ASHEESH MAMGAIN | 17 OCTOBER, 2018

The Makers of Ravana and Durga

Giving shape to idols


As Dilliwallas gear up to enter the festive season, a group of workers, who have come specially to the city from their distant homes to provide the essentials for the festivities, get down to some real hard work, stretching to 16 hours a day. These are the makers of Ravana and Durga.

Most of the workers crafting effigies of Ravana in Delhi for Dushera celebrations come from Bihar. For years these Ravana makers have created these huge effigies by the sides of the Najafgarh Road, near the urban village of Titarpur and the middle-class colony of Tagore Garden, in West Delhi.

 


Over the decades Titarpur has become synonymous with these Ravana effigy makers. Every year for two months they occupy every nook and corner along the Najafgarh Road, as their Ravana making workshop. On the days leading up to Dushera, the huge Ravana heads lining the road as one drives through present a curious sight.

This year, however, they did not get permission from the city administration to work here, as they were considered as an impediment to the smooth flow of vehicular traffic. After a legal wrangle, the Ravana makers got a new working site for themselves, in nearby Subash Nagar (Chhatriwala Park) and Hari Nagar (Beriwala Park).

At the new Ravana making site at Beriwala Bagh, the day, as always, begins with a prayer to Ravana. “We begin our day by invoking the blessings of Ravana. We do this because as we all know, Ravana was a great scholar and more importantly, he is responsible for getting us our daily bread,” says Dase Ravanwala, who has been making and remaking Ravana for the past three decades.

Workers such as Ravanwala are employed for a two-month period by the traditional Ravan makers, the Gadia Lohar community, in Delhi. The work, especially making the skeleton and the face of Ravana using strips of bamboo, requires considerable skill. Manu Madho, who comes from Begusarai in Bihar, is one of them: “It is tough work and it involves some skill. But the money is good, which is why every year we come here from Bihar, specially for making Ravanas.”

The effigies are made using a frame of bamboo, which is then given a covering of old saris, which is then pasted over with paper. The last work is the paint job. The challenge is to make Ravanas as tall as 80 feet, with even greater heights reached in case of special orders. These orders come from different parts of the city, and from Haryana, Punjab, U.P. and Rajasthan.

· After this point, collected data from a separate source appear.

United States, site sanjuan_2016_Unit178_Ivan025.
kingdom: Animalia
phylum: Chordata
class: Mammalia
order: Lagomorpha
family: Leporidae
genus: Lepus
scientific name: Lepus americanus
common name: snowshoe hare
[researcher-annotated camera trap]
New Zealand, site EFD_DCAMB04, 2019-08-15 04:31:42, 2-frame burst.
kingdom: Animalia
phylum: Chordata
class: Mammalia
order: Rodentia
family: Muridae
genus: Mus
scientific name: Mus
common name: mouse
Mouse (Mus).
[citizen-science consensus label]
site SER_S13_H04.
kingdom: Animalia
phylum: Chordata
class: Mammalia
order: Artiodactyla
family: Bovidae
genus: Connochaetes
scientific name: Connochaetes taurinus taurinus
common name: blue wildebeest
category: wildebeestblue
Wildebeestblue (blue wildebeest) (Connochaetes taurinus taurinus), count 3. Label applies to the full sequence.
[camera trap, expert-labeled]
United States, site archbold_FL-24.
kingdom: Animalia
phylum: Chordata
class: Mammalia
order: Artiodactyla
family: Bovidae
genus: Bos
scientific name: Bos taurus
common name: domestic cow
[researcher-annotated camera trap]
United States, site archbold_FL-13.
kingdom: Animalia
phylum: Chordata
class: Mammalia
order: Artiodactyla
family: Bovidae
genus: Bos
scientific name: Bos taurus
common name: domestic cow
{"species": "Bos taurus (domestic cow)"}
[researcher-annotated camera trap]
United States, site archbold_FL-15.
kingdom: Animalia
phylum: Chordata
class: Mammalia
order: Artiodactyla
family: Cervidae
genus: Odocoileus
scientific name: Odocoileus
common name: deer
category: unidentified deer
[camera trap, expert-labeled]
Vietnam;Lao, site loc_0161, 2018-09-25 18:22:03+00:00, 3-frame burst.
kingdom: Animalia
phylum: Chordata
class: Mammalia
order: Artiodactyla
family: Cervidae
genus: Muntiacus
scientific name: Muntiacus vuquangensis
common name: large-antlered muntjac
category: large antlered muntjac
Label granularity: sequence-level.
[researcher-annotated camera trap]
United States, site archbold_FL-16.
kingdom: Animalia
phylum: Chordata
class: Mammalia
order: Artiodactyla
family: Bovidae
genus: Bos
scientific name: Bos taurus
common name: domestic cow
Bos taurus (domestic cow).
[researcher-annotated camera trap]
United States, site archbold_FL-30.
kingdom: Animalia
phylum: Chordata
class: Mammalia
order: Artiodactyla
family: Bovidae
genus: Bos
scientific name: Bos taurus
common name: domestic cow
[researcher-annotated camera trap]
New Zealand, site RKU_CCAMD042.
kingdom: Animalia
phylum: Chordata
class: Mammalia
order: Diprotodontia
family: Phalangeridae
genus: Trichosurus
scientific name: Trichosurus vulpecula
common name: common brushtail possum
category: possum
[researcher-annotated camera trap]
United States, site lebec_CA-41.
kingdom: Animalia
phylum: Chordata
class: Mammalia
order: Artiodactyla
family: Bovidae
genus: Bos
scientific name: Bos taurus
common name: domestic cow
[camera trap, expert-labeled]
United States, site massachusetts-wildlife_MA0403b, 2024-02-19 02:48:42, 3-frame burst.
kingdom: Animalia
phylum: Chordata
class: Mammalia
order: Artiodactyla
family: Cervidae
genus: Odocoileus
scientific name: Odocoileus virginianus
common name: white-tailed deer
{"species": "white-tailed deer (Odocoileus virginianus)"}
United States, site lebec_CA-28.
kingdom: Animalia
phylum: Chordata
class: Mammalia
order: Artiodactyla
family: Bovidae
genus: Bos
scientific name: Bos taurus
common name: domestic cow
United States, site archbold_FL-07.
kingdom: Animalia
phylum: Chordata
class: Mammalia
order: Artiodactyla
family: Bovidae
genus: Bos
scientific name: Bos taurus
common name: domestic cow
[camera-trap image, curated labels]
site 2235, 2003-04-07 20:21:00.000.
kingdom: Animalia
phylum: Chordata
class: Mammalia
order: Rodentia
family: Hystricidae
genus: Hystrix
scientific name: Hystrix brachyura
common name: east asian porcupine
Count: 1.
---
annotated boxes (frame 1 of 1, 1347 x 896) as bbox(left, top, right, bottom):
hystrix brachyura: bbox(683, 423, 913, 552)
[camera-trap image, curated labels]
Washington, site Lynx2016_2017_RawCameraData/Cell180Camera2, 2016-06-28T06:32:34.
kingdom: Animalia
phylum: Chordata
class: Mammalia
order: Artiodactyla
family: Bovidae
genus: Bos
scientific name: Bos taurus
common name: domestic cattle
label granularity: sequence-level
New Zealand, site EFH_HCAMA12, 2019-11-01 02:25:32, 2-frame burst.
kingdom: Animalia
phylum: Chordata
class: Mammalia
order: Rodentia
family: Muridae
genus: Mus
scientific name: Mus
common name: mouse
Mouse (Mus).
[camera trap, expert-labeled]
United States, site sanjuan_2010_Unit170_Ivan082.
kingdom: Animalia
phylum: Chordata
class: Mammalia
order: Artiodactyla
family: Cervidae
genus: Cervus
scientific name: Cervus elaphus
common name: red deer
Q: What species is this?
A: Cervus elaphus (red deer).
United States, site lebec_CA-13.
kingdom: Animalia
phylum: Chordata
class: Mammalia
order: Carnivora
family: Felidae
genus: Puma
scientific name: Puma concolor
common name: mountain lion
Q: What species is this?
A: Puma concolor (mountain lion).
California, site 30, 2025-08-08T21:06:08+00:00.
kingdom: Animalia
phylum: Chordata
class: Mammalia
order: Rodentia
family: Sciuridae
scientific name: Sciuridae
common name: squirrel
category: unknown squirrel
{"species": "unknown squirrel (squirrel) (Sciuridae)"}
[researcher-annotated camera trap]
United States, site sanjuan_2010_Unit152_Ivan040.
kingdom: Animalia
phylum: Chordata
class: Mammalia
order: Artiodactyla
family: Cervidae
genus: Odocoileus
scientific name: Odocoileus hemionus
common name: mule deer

Just three kilometres away, at the Paschim Kalibari temple in Janakpuri, one can witness the Delhi version of Kumartuli, the famous Durga-idol making centre of Kolkata. Here, a group of workers from West Bengal are busy giving shape to Durga and accompanying idols, for the upcoming Durga Puja festival. Every year, these artists come to Delhi from Kolkata and spend three to four months in a makeshift tent, giving shape to these idols.

Paschim Kalibari is one of the main centres of Durga-idol making in the city, the other being C.R Park in South Delhi. Says Jagdish Pal, 44, from Nadia district of West Bengal, “I learnt the art of making idols from my father. I started coming to Delhi almost two decades ago with my father to make idols. He is too old now to make the journey, so I have come here on my own. The money in Delhi is good and our work is also appreciated a lot.”

They create Durga idols using clay, straw and then finally painting. The most important part is the decoration and ornamentation of the idol. “Most of the stuff used in decoration, such as dhak shajja, we have to get from Kolkata,” says Bimal Sen, another idol maker. The artists try each year to come up with new designs and themes for idols, to keep the clients happy.

The challenges faced by the makers of Ravana and Durga are quite similar. The rising prices of the materials present the main challenge. It is a tough fight, especially for the Ravana makers. They also have to deal with poorer working and staying conditions. This year, a new challenge has been added. Says Rajesh Singh, “Najafgarh Road was a good spot to sell Ravana effigies, as the visibility there was good and it was easier to transport the completed effigies from there. But we are not sure about this new site. Now, only a few days are left for Dushera, so things will be clearer soon.”